Probably time here for a few perspective words on the ever-changing Idaho 1st House race, between incumbent Democrat Walt Minnick and (now) Republican Raul Labrador.
There are, after all, lots of conflicting indicators. We noted here, with minimal comment, a new poll giving a lead to Labrador. There’s been pushback from the Minnick camp, naturally; and our view is that these days, all polls should be taken with caution. Then there are other views, such as the Stu Rothenberg national column saying “Minnick’s re-election prospects have brightened” with Labrador’s nomination. Caution is needed here too; the Republican establishment had been solidly behind Labrador’s primary opponent, and a lot of what you hear may reflect disappointment of many of the usual organization people and establishment sources that their guy didn’t win.
So what to make of all this?
The overriding truth seems to be that this is not a locked contest and it genuinely could go either way. That’s not a hard conclusion to reach when you consider the assets and liabilities each side can or prospectively could draw upon, and observe that they’re not badly matched – at least for now.
Minnick has a collection of serious assets. Incumbency, for one. Idahoans in recent decades have been loathe to throw their incumbents out of office, and in the last 20 years have done so only twice in congressional or statewide elections. Minnick has given conservatives little to get angry about, leaving them mostly to the more intellectual party-in-charge argument that doesn’t have much emotional resonance. A lot of conservative Republicans say they kinda like him. He has returned regularly to the district, projects a good working relationship with the other members of the delegation (all four often sign announcement news releases), appears to have kept up with constituent work. His campaign has been organized and primed since the last one ended, and it is well-funded by any standard, and extremely well-funded by 1st district standards. And far better funded, at this point, than his opponent’s. He is not Mr. Charisma, but he seems to be liked personally – not a bad thing.
On the debit side: Minnick wears the Democratic label, he has filed as such, and that is an automatic trouble spot in Idaho. A big chunk of the electorate simply will not vote for a D; how large that is, is unclear, but surely 40%, probably higher. There’s not much margin for error: Minnick cannot afford mistakes that Republicans could manage. Then there’s the problem of the ticked-off Democrats, those who argue that Minnick has gone far beyond the need to compromise and take some conservative group, into the territory of abandoning his party and its agenda repeatedly. Anecdotally, a number of them say they will not vote for Minnick, will leave that ballot line blank. How many of them are there? Will they all actually do it in November? No one really knows. (Democrats may be a minority in Idaho, but that doesn’t mean their numbers are insignificant, and they’re essential for a Democratic candidate to win.) There is also the nature of the year 2010, a year when incumbents are not looked upon kindly, and one where (especially in conservative places like Idaho) Republicans should expect to do better than they do on average.

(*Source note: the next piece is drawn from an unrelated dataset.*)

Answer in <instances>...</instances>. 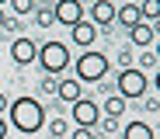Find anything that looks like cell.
<instances>
[{"instance_id":"obj_22","label":"cell","mask_w":160,"mask_h":139,"mask_svg":"<svg viewBox=\"0 0 160 139\" xmlns=\"http://www.w3.org/2000/svg\"><path fill=\"white\" fill-rule=\"evenodd\" d=\"M4 32L18 35V32H21V17H11V14H7V21H4Z\"/></svg>"},{"instance_id":"obj_2","label":"cell","mask_w":160,"mask_h":139,"mask_svg":"<svg viewBox=\"0 0 160 139\" xmlns=\"http://www.w3.org/2000/svg\"><path fill=\"white\" fill-rule=\"evenodd\" d=\"M108 70H112V59L98 49H87L84 56H77V80L80 83H98L108 77Z\"/></svg>"},{"instance_id":"obj_23","label":"cell","mask_w":160,"mask_h":139,"mask_svg":"<svg viewBox=\"0 0 160 139\" xmlns=\"http://www.w3.org/2000/svg\"><path fill=\"white\" fill-rule=\"evenodd\" d=\"M70 139H98V136H94V129H80V125H77V129L70 132Z\"/></svg>"},{"instance_id":"obj_27","label":"cell","mask_w":160,"mask_h":139,"mask_svg":"<svg viewBox=\"0 0 160 139\" xmlns=\"http://www.w3.org/2000/svg\"><path fill=\"white\" fill-rule=\"evenodd\" d=\"M4 21H7V11H4V7H0V28H4Z\"/></svg>"},{"instance_id":"obj_4","label":"cell","mask_w":160,"mask_h":139,"mask_svg":"<svg viewBox=\"0 0 160 139\" xmlns=\"http://www.w3.org/2000/svg\"><path fill=\"white\" fill-rule=\"evenodd\" d=\"M115 87H118V97H122V101H139V97H146L150 80H146V73H143V70L125 66V70H118Z\"/></svg>"},{"instance_id":"obj_6","label":"cell","mask_w":160,"mask_h":139,"mask_svg":"<svg viewBox=\"0 0 160 139\" xmlns=\"http://www.w3.org/2000/svg\"><path fill=\"white\" fill-rule=\"evenodd\" d=\"M52 14H56V24L73 28L77 21H84V4H80V0H56Z\"/></svg>"},{"instance_id":"obj_17","label":"cell","mask_w":160,"mask_h":139,"mask_svg":"<svg viewBox=\"0 0 160 139\" xmlns=\"http://www.w3.org/2000/svg\"><path fill=\"white\" fill-rule=\"evenodd\" d=\"M7 4H11L14 17H24V14H32V11H35V4H38V0H7Z\"/></svg>"},{"instance_id":"obj_11","label":"cell","mask_w":160,"mask_h":139,"mask_svg":"<svg viewBox=\"0 0 160 139\" xmlns=\"http://www.w3.org/2000/svg\"><path fill=\"white\" fill-rule=\"evenodd\" d=\"M153 38H157V28L146 24V21H139V24H132V28H129V42L136 45V49H150Z\"/></svg>"},{"instance_id":"obj_13","label":"cell","mask_w":160,"mask_h":139,"mask_svg":"<svg viewBox=\"0 0 160 139\" xmlns=\"http://www.w3.org/2000/svg\"><path fill=\"white\" fill-rule=\"evenodd\" d=\"M122 139H157V136H153V125H150V122L136 118V122H129V125H125Z\"/></svg>"},{"instance_id":"obj_7","label":"cell","mask_w":160,"mask_h":139,"mask_svg":"<svg viewBox=\"0 0 160 139\" xmlns=\"http://www.w3.org/2000/svg\"><path fill=\"white\" fill-rule=\"evenodd\" d=\"M91 24L98 28V32H101V28L108 32V28L115 24V4H112V0H98V4L91 7Z\"/></svg>"},{"instance_id":"obj_14","label":"cell","mask_w":160,"mask_h":139,"mask_svg":"<svg viewBox=\"0 0 160 139\" xmlns=\"http://www.w3.org/2000/svg\"><path fill=\"white\" fill-rule=\"evenodd\" d=\"M139 17H143L146 24H153V21L160 17V0H139Z\"/></svg>"},{"instance_id":"obj_26","label":"cell","mask_w":160,"mask_h":139,"mask_svg":"<svg viewBox=\"0 0 160 139\" xmlns=\"http://www.w3.org/2000/svg\"><path fill=\"white\" fill-rule=\"evenodd\" d=\"M4 111H7V97H4V94H0V115H4Z\"/></svg>"},{"instance_id":"obj_16","label":"cell","mask_w":160,"mask_h":139,"mask_svg":"<svg viewBox=\"0 0 160 139\" xmlns=\"http://www.w3.org/2000/svg\"><path fill=\"white\" fill-rule=\"evenodd\" d=\"M122 111H125V101H122L118 94L104 97V115H108V118H122Z\"/></svg>"},{"instance_id":"obj_15","label":"cell","mask_w":160,"mask_h":139,"mask_svg":"<svg viewBox=\"0 0 160 139\" xmlns=\"http://www.w3.org/2000/svg\"><path fill=\"white\" fill-rule=\"evenodd\" d=\"M32 14H35V24H38V28L56 24V14H52V7H49V4H35V11H32Z\"/></svg>"},{"instance_id":"obj_9","label":"cell","mask_w":160,"mask_h":139,"mask_svg":"<svg viewBox=\"0 0 160 139\" xmlns=\"http://www.w3.org/2000/svg\"><path fill=\"white\" fill-rule=\"evenodd\" d=\"M56 97L66 101V104H73L77 97H84V83H80L77 77H63V80H56Z\"/></svg>"},{"instance_id":"obj_20","label":"cell","mask_w":160,"mask_h":139,"mask_svg":"<svg viewBox=\"0 0 160 139\" xmlns=\"http://www.w3.org/2000/svg\"><path fill=\"white\" fill-rule=\"evenodd\" d=\"M38 94H56V77H52V73H45L38 80Z\"/></svg>"},{"instance_id":"obj_12","label":"cell","mask_w":160,"mask_h":139,"mask_svg":"<svg viewBox=\"0 0 160 139\" xmlns=\"http://www.w3.org/2000/svg\"><path fill=\"white\" fill-rule=\"evenodd\" d=\"M115 21H118L122 28H132V24H139V21H143V17H139V4H136V0H129V4L115 7Z\"/></svg>"},{"instance_id":"obj_24","label":"cell","mask_w":160,"mask_h":139,"mask_svg":"<svg viewBox=\"0 0 160 139\" xmlns=\"http://www.w3.org/2000/svg\"><path fill=\"white\" fill-rule=\"evenodd\" d=\"M146 111H160V101L157 97H146Z\"/></svg>"},{"instance_id":"obj_3","label":"cell","mask_w":160,"mask_h":139,"mask_svg":"<svg viewBox=\"0 0 160 139\" xmlns=\"http://www.w3.org/2000/svg\"><path fill=\"white\" fill-rule=\"evenodd\" d=\"M35 63L42 66V73H63L66 66H70V49L63 45V42H45V45H38V52H35Z\"/></svg>"},{"instance_id":"obj_10","label":"cell","mask_w":160,"mask_h":139,"mask_svg":"<svg viewBox=\"0 0 160 139\" xmlns=\"http://www.w3.org/2000/svg\"><path fill=\"white\" fill-rule=\"evenodd\" d=\"M70 38H73V45H80V49H91L94 38H98V28H94L91 21H77V24L70 28Z\"/></svg>"},{"instance_id":"obj_21","label":"cell","mask_w":160,"mask_h":139,"mask_svg":"<svg viewBox=\"0 0 160 139\" xmlns=\"http://www.w3.org/2000/svg\"><path fill=\"white\" fill-rule=\"evenodd\" d=\"M153 66H157V56H153L150 49H143V56H139V66H136V70H143V73H146V70H153Z\"/></svg>"},{"instance_id":"obj_5","label":"cell","mask_w":160,"mask_h":139,"mask_svg":"<svg viewBox=\"0 0 160 139\" xmlns=\"http://www.w3.org/2000/svg\"><path fill=\"white\" fill-rule=\"evenodd\" d=\"M70 115H73V125H80V129H94L98 118H101V108H98L94 101H87V97H77V101L70 104Z\"/></svg>"},{"instance_id":"obj_19","label":"cell","mask_w":160,"mask_h":139,"mask_svg":"<svg viewBox=\"0 0 160 139\" xmlns=\"http://www.w3.org/2000/svg\"><path fill=\"white\" fill-rule=\"evenodd\" d=\"M94 129H101L104 136H115V132H118V118H108V115H101Z\"/></svg>"},{"instance_id":"obj_18","label":"cell","mask_w":160,"mask_h":139,"mask_svg":"<svg viewBox=\"0 0 160 139\" xmlns=\"http://www.w3.org/2000/svg\"><path fill=\"white\" fill-rule=\"evenodd\" d=\"M66 132H70V122L66 118H49V136L52 139H63Z\"/></svg>"},{"instance_id":"obj_1","label":"cell","mask_w":160,"mask_h":139,"mask_svg":"<svg viewBox=\"0 0 160 139\" xmlns=\"http://www.w3.org/2000/svg\"><path fill=\"white\" fill-rule=\"evenodd\" d=\"M7 125H11V129H18L21 136H35V132L45 125V108H42L35 97L7 101Z\"/></svg>"},{"instance_id":"obj_28","label":"cell","mask_w":160,"mask_h":139,"mask_svg":"<svg viewBox=\"0 0 160 139\" xmlns=\"http://www.w3.org/2000/svg\"><path fill=\"white\" fill-rule=\"evenodd\" d=\"M4 4H7V0H0V7H4Z\"/></svg>"},{"instance_id":"obj_8","label":"cell","mask_w":160,"mask_h":139,"mask_svg":"<svg viewBox=\"0 0 160 139\" xmlns=\"http://www.w3.org/2000/svg\"><path fill=\"white\" fill-rule=\"evenodd\" d=\"M35 52H38V45L32 42V38H14V45H11V59L18 63V66H32L35 63Z\"/></svg>"},{"instance_id":"obj_25","label":"cell","mask_w":160,"mask_h":139,"mask_svg":"<svg viewBox=\"0 0 160 139\" xmlns=\"http://www.w3.org/2000/svg\"><path fill=\"white\" fill-rule=\"evenodd\" d=\"M7 129H11V125H7V118L0 115V139H7Z\"/></svg>"}]
</instances>
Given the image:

Much of the plus/minus picture for Labrador reflects all this.
On his plus side: The fact that winning as a Republican in Idaho is a lot easier and requires a lot less (of, well, most everything) than does winning as a Democrat. The bar is lower. And this year, 2010, likely lowers it a bit more. Labrador, as much as he has been tagged an insurgent (or some such), is no newcomer to politics. He’s won election to two terms in the Idaho House, and so has campaign experience. He worked in the Ada County Republican party structure for a long time before running for office; his connections and understanding of the internal structure of the area’s politics run fairly deep. He is an articulate candidate with solid campaigning skills, and he defeated in the primary a candidate (deeply flawed, to be sure) far better funded than himself. He has been in the race since last fall, and has been campaigning and organizing for months.
On the minus side: He defeated a primary candidate that most of the Republican establishment signed on with and broadly endorsed, and the establishment seems to be in a pout. That may fade, and if so then a lot of money and organization will come Labrador’s way. If it does last, it’s a problem. For the moment, money is a problem too: Labrador doesn’t have much, and now he has to try to get it from the people he was so recently running against. And he needs it fast. He’s hiring campaign staff (probably in part at the request of some potential funders) from out of state; how well will they plug into the specific Idaho environment? And there’s a message problem. Minnick has left only shards of daylight between his own positions and those of many conservative Idaho Republicans, and making the normal kind of incumbent-killing case against him (a change of House leadership and committee chairs isn’t likely to be it) will be tougher than usual.
These are only some of the factors in this race, of course, but they should be enough to demonstrate that neither side has any cause to feel comfortable. The outcome is likely to be fairly close, and it is yet to be decided.
You’ll note here a number of ponderables. Will left-leaning Democrats, at the end, vote for Minnick or go out and campaign for him, provide the army any candidate needs on the ground? (Don’t expect more than a handful of Republicans to go that far.) Can Labrador bring in support from across his party that runs deeper than lip service – that involves cranking in serious money and serious organizational help to match up with Minnick’s resources? to these and other relevant questions, we have no solid answers yet. We can only watch and see; but the race may turn, in at least in part, on the answers.